Con voce autoritaria prima e discreta dopo, zia Italia mi istruiva sul da fare, in vista del rientro per le vacanze estive di sua sorella.
Non mi spiegavo il motivo per il quale le piccole di famiglia dovevamo, rigorosamente, ogni anno, indossare quei vestiti abbottonati fin sotto il collo che non ci permettevano di respirare.
«Pulitevi le orecchie, naso, denti, e manine. Non stiamo mica andando a raccogliere le fragole. Tra un po’ arriva».
Ansiose ed incuriosite, ci sistemavamo in fila per ordine di altezza, nell’atrio della casa e a me capitava sempre il primo posto, data la mia bassezza.
Mi arrabbiavo, puntualmente, ogni anno, a quella data. E mi chiedevo, come mai le mie gambe, rispetto allo scorso anno, fossero rimaste alla stessa altezza. Non mi davo una risposta.

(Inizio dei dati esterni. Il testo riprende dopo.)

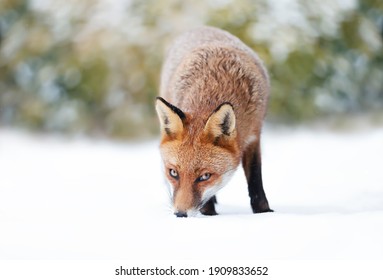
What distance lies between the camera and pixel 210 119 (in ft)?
11.9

Era un susseguirsi di voci, pianti di noi piccole che ci lamentavamo perché da molte ore in piedi, di canzonette cantate dallo zio Ernesto, che ridacchiava, sul vestito della moglie. Era abituato a vederla con il grembiule addosso e notare, in quel giorno, la femminilità che c’era in lei, gli dava gioia e ne approfittava per dedicarle qualche rima.
Zia Flavia, arrivava puntuale.
E faceva ingresso col cappello in testa e con il cagnolino in braccio.
«Le mie adorate nipotine, mi sono mancate».
Come era suo solito fare, ci porgeva nelle mani una caramellina che ci riempiva di allegria e allontanava le lacrime.
Erano giorni di festa e di armonia in casa. Volevo che durasse tutto l’anno. Ma arrivava presto, la fine di quella spensieratezza e gioia.
Seppur piccola, ricordo ancora e con lucidità, la tristezza che mi assaliva all’indomani della sua partenza.